Deep learning techniques were used in the study, led by the University of Leeds, to train the AI system to automatically read retinal scans and identify those people who were likely to have a heart attack in the following year.
Deep learning is a complex set of algorithms that allows computers to recognize patterns in data and predict outcomes. The researchers report in the journal Nature Machine Intelligence that the AI system had an accuracy of between 70% and 80% and could be used as a secondary referral mechanism for in-depth cardiovascular investigation. The application of deep learning to the analysis of retinal scans has the potential to transform the way patients are routinely screened for signs of heart disease.
This technique has the potential to revolutionize cardiac disease screening. Retinal scans are relatively inexpensive and are commonly used in many optician practices. Patients who are at high risk of becoming ill as a result of automated screening may be referred to specialist cardiac services. The scans could also be used to detect early warning signs of heart disease.Professor Alex Frangi
The study was overseen by Professor Alex Frangi, who holds the Diamond Jubilee Chair in Computational Medicine at the University of Leeds and is a Turing Fellow at the Alan Turing Institute. “Cardiovascular diseases, including heart attacks, are the leading cause of premature death worldwide and the second-leading cause of death in the UK,” he said. This causes chronic illness and misery all over the world.
“This technique has the potential to revolutionize cardiac disease screening. Retinal scans are relatively inexpensive and are commonly used in many optician practices. Patients who are at high risk of becoming ill as a result of automated screening may be referred to specialist cardiac services. The scans could also be used to detect early warning signs of heart disease.”
Scientists, engineers, and clinicians from the University of Leeds, Leeds Teaching Hospitals NHS Trust, the University of York, the Cixi Institute of Biomedical Imaging in Ningbo, part of the Chinese Academy of Sciences, the University of Cote d’Azur, France, the National Centre for Biotechnology Information and the National Eye Institute, both part of the National Institutes of Health in the United States, and KU Leuven in Belgium collaborated on the study. The data for the study came from the UK Biobank.
One of the study’s authors was Chris Gale, Professor of Cardiovascular Medicine at the University of Leeds and Consultant Cardiologist at Leeds Teaching Hospitals NHS Trust. “The AI system has the potential to identify individuals attending routine eye screening who are at higher future risk of cardiovascular disease, allowing preventative treatments to begin earlier to prevent premature cardiovascular disease,” he said.
During the deep learning process, the AI system examined over 5,000 people’s retinal and cardiac scans. The AI system discovered links between pathology in the retina and heart changes in the patient. Once the image patterns were learned, the AI system could estimate the size and pumping efficiency of the left ventricle, one of the four chambers of the heart, based solely on retinal scans. An enlarged ventricle is associated with a higher risk of heart disease.
The AI system could predict the patient’s risk of a heart attack over the next 12 months using information on the estimated size of the left ventricle and its pumping efficiency, as well as basic demographic data such as age and gender.

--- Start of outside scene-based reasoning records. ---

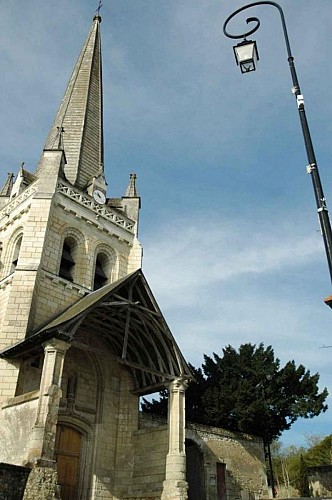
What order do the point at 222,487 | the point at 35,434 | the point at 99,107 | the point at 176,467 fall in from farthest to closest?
the point at 99,107
the point at 222,487
the point at 176,467
the point at 35,434

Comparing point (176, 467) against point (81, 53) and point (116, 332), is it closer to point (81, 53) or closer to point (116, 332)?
point (116, 332)

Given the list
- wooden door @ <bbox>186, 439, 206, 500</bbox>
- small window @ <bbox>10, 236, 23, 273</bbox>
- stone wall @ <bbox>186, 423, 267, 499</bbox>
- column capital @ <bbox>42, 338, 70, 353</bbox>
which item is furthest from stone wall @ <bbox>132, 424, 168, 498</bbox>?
small window @ <bbox>10, 236, 23, 273</bbox>

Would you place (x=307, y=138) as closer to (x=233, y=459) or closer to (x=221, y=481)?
(x=221, y=481)

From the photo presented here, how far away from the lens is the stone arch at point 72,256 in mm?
17859

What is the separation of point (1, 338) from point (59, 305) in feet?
7.94

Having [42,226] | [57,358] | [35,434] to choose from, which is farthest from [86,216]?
[35,434]

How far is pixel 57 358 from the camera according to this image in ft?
41.5

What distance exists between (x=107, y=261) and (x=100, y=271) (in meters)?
0.64

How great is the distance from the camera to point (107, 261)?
19.7 meters

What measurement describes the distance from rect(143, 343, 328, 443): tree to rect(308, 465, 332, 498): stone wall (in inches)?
94.0

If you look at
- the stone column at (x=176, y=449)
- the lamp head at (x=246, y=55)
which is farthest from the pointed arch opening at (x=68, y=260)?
the lamp head at (x=246, y=55)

Currently, details about a patient’s left ventricle’s size and pumping efficiency can only be determined through diagnostic tests such as echocardiography or magnetic resonance imaging of the heart. These diagnostic tests can be costly and are frequently only available in a hospital setting, making them inaccessible to people in countries with less well-resourced healthcare systems – or increasing healthcare costs and waiting times in developed countries unnecessarily.
“The AI system is an excellent tool for unraveling the complex patterns that exist in nature, and that is what we have found here — the intricate pattern of changes in the retina linked to changes in the heart,” said Sven Plein, British Heart Foundation Professor of Cardiovascular Imaging at the University of Leeds and one of the study’s authors.